Monday, April 30, 2007


ARTIST'S NOTE Sept 25th, 2007: This painting has been framed in a beautiful hand painted molding, dense with the same golden tones as the highlights of the piece. It was hung as part of the Starkweather Gallery's 2007 Member's Exhibition, where it was well received. It also was juried into the 2007 Southwestern Michigan Portrait Exhibition, where my body of work (including 2 other dog-a-day entries) earned third place.
Horses have always been a favorite of mine. Always. Equine doodles graced my earliest spelling tests, pages torn out from glossy magazines papered my childhood bedroom, and in the studio I am always surrounded by dozens of canvases sporting painted horses.

And Derby Week is one of my favorite times of the year. Just as life is breathed back into the landscape, the finest young thoroughbreds gather in Kentucky, and one is faced with the perfect reason to brush off the bar-b-que and throw a party.
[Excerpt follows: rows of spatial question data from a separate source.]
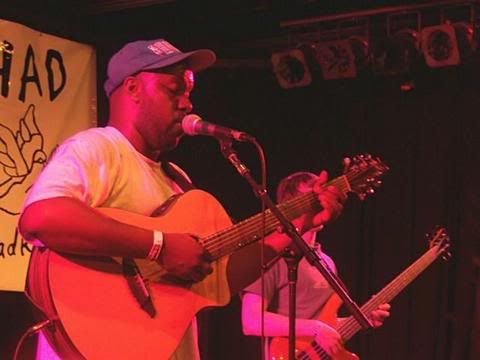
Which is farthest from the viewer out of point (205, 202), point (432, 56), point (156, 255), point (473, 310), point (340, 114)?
point (340, 114)

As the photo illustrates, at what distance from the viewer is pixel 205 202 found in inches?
109

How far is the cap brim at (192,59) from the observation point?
8.77 feet

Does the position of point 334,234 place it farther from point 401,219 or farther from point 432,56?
point 432,56

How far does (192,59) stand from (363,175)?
83cm

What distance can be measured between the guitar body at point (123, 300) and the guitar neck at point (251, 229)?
6cm

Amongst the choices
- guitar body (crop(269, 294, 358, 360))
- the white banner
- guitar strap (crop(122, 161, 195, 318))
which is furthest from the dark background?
guitar strap (crop(122, 161, 195, 318))

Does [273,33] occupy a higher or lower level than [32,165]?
higher

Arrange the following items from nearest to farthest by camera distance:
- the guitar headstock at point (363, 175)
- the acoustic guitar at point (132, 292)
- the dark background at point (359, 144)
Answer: the acoustic guitar at point (132, 292) → the guitar headstock at point (363, 175) → the dark background at point (359, 144)

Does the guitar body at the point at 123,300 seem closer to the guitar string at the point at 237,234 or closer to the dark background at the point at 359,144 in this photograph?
the guitar string at the point at 237,234

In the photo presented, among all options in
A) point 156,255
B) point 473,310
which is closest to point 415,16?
point 473,310

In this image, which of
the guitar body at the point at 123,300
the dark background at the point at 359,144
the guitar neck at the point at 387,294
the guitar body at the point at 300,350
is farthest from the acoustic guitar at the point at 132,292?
the dark background at the point at 359,144

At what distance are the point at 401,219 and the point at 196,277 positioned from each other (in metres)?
3.65

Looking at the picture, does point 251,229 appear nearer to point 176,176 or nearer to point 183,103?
point 176,176

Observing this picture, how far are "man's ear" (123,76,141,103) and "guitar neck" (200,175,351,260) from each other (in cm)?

In honor of that, I’m taking a brief break from the dogs, and focusing on horses of all types and colors.

I completed this painting during the winter, and it’s been included in several exhibitions since.

I wanted to depict all the colors apparent in a “white” horse – the blues and violets of the shadows, and the pinks, peaches, and apricots of his skin. I used translucent glazes to capture the shimmer of the light, and you can see fairly deep into the layers of paint. The overall effect is dreamy and ethereal, yet that eye fixes on you without any hesitation at all.

“Watch Eye,” 6x8, acrylic equine painting on canvasboard, beautifully framed to 11” x 13”, $199. Inquiries to ksantini@turtledovedesigns.com .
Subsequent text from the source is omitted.